Question

A position dependent force F = \[4{x^3} + 3{x^2} + 2x - 4\]Newton acts on a small body of 2 kg and displaces it from x = 0 to x = 2 m. Calculate the work done.

Answer 1

Hint: Since the force is position dependent, we cannot use the direct formula for work done which is, W = F.s. Instead, we will have to integrate the force from initial displacement to final displacement.

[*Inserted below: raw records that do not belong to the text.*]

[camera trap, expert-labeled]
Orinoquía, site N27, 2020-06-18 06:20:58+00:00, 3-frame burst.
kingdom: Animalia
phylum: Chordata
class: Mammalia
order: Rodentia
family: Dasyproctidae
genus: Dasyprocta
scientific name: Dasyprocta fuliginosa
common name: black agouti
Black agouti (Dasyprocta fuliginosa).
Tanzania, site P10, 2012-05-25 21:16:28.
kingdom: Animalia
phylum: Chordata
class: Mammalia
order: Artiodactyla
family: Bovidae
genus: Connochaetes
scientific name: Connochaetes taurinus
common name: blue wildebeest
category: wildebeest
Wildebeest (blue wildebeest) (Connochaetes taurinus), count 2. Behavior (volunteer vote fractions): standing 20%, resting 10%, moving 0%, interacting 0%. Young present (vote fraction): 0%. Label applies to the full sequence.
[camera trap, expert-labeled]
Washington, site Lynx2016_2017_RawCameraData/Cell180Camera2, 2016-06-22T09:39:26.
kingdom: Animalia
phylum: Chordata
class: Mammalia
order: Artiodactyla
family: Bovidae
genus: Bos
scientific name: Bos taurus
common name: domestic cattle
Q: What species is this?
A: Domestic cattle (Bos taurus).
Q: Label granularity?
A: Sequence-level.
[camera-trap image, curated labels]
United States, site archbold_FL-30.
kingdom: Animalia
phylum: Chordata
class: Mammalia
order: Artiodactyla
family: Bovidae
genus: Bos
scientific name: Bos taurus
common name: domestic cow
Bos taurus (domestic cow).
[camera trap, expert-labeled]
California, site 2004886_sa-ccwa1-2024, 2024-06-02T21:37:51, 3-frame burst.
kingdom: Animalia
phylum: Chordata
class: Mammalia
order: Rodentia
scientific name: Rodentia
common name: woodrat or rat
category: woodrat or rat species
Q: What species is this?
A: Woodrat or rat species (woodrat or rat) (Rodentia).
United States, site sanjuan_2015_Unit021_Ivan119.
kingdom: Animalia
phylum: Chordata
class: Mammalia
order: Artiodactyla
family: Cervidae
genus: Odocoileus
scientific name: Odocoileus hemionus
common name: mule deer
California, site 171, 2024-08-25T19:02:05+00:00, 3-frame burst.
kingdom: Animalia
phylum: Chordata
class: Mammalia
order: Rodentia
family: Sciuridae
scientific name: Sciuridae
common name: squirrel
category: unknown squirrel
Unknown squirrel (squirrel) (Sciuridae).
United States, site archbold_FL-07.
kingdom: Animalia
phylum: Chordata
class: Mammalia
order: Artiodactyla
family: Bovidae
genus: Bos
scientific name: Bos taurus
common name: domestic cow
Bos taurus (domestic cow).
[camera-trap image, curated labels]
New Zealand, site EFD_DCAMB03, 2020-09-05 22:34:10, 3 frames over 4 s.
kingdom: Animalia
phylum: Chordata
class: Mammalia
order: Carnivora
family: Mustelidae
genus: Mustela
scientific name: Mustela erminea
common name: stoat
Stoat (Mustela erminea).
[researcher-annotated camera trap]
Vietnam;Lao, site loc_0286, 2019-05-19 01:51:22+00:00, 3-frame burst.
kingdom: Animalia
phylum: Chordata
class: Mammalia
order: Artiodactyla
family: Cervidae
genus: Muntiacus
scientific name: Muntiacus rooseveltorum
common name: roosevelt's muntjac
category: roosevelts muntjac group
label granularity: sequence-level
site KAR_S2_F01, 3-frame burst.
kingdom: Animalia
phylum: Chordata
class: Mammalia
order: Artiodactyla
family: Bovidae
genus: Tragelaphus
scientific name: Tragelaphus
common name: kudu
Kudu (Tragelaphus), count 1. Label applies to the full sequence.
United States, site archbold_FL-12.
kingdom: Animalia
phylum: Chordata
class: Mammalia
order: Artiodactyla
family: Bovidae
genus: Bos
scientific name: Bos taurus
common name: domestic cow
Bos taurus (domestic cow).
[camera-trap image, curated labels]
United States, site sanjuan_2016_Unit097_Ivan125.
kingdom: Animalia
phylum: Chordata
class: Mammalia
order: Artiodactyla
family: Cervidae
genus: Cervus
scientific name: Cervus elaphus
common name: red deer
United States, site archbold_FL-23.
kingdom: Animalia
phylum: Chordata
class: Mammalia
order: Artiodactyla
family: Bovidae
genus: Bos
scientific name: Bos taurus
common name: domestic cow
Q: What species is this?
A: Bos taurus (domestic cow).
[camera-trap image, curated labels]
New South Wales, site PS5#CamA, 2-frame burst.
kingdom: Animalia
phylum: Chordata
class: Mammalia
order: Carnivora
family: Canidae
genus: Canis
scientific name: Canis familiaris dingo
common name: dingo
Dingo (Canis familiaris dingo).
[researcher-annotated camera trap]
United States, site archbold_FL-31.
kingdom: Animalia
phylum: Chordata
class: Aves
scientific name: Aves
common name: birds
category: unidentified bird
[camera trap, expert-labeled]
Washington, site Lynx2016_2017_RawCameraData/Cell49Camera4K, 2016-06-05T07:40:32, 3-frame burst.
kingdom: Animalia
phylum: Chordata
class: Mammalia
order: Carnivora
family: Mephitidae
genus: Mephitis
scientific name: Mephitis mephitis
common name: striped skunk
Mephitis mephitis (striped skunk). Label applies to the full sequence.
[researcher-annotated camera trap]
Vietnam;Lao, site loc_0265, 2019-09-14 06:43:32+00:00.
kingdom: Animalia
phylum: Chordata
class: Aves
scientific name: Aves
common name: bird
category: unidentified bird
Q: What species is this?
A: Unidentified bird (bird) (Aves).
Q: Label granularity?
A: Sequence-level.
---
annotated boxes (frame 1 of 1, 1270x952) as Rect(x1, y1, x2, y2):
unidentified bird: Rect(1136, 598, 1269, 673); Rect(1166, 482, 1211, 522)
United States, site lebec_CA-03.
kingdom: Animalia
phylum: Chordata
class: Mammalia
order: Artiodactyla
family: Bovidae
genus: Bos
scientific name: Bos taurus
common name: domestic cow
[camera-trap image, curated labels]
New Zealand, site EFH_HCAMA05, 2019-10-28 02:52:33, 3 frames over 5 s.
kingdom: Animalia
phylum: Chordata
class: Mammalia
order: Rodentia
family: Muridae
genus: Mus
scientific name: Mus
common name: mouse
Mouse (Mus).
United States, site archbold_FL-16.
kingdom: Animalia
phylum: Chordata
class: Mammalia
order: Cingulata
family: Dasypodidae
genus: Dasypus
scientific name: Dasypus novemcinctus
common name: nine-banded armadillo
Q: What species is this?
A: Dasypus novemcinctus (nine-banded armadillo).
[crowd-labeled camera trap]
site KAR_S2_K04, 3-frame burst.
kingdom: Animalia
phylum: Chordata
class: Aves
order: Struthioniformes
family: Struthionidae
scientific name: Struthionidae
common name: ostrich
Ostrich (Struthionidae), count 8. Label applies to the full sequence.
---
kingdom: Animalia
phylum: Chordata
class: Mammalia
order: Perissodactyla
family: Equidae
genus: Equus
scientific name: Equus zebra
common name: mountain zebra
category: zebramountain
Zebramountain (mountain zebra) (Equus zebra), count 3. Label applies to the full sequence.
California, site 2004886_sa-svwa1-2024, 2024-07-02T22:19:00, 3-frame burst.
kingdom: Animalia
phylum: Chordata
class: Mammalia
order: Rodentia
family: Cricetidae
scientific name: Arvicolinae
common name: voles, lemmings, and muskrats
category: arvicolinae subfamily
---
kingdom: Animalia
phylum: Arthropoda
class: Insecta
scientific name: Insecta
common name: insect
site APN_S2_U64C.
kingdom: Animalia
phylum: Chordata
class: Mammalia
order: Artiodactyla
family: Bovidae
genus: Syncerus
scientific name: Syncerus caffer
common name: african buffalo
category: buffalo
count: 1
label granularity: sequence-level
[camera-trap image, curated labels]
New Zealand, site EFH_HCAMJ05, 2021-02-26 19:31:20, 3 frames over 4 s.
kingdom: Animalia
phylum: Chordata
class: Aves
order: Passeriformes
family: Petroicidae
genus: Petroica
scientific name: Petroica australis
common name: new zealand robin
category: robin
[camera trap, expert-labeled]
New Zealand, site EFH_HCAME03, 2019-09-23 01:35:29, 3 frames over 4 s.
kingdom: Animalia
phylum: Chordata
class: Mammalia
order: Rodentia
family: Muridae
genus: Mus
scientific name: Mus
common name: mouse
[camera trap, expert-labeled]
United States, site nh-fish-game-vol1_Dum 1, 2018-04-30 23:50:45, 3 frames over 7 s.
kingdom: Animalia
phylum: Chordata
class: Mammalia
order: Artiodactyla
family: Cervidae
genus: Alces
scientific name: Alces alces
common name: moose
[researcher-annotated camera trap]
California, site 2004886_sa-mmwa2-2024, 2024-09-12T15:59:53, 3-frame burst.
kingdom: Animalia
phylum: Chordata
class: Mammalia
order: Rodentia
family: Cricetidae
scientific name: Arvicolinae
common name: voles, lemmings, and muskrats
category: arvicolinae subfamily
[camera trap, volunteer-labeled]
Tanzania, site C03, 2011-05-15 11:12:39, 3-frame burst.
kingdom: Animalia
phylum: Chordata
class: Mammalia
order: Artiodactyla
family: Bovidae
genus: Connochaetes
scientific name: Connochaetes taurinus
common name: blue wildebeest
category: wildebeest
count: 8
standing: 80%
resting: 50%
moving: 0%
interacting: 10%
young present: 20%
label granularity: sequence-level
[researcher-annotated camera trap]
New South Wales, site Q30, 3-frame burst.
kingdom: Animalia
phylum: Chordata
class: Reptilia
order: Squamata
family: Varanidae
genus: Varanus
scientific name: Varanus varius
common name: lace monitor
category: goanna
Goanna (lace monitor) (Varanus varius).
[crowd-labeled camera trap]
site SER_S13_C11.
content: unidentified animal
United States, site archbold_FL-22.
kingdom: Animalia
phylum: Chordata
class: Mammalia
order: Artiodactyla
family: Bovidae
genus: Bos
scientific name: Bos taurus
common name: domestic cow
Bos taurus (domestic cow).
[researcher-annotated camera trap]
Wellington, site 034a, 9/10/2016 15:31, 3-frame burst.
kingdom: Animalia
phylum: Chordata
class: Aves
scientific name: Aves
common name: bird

Complete step-by-step solution
Work done is a scalar quantity and is found by the dot product of force with displacement.
W = F.s
But in this question, the force acting on the body is dependent on position, so it changes at every point. Hence, the simple formula of dot product cannot be applied on the entire range of displacement.
However, if we consider very small displacement of the small body dx, we can assume that the force is constant for that very small displacement dx. So we can find out the small amount of work done dW by taking the dot product of the force acting on the body for the small displacement and the small displacement dx.
dW = F.dx
This small amount of work done can be added for each infinitesimal displacement for the entire displacement of the body from x = 0 to x = 2 m. This summation of small work done can be obtained by integrating it from x = 0 to x = 2 m.
$\int {dW = \int\limits_0^2 {F.dx} } $ …equation (1)
Substituting the value of force in terms of x in equation (1), we obtain,
$\int {dW = \int\limits_0^2 {(4{x^3} + 3{x^2} + 2x - 4)dx} } $
The expression on the right side of the equation can be separated and the integration of the individual terms can be added together to obtain the final expression. Separating the terms and integrating them individually, we get,
W = $\int {dW = \int\limits_0^2 {4{x^3}dx + \int\limits_0^2 {3{x^2}dx + \int\limits_0^2 {2xdx + \int\limits_0^2 {4dx} } } } } $ …equation (2)
The constant can be taken out of the integral. Using the formula $\int {{x^n}dx = \dfrac{{{x^{n + 1}}}}{{n + 1}}} $ in equation (2), we obtain,
W = $4\left[ {\dfrac{{{x^4}}}{4}} \right]_0^2 + 3\left[ {\dfrac{{{x^3}}}{3}} \right]_0^2 + 2\left[ {\dfrac{{{x^2}}}{2}} \right]_0^2 + 4\left[ x \right]_0^2$
We do not add constant of integration while integrating in this case because it is a case of definite integration. We have to apply the limits of integration in the above expression.
W = $4\left( {\dfrac{{{2^4} - 0}}{4}} \right) + 3\left( {\dfrac{{{2^3} - 0}}{3}} \right) + 2\left( {\dfrac{{{2^2} - 0}}{2}} \right) + 4\left( {2 - 0} \right)$
On simplifying and solving, we obtain,
W = 16 + 8 + 4 + 8 N = 36 N

Hence, we obtain that the work done is 36 N.

Note: The mass of the body is an extra data and is not required to solve this question. Work is path independent. So, if the initial and final displacement remain the same, the work done will also remain the same, even if the path followed is different.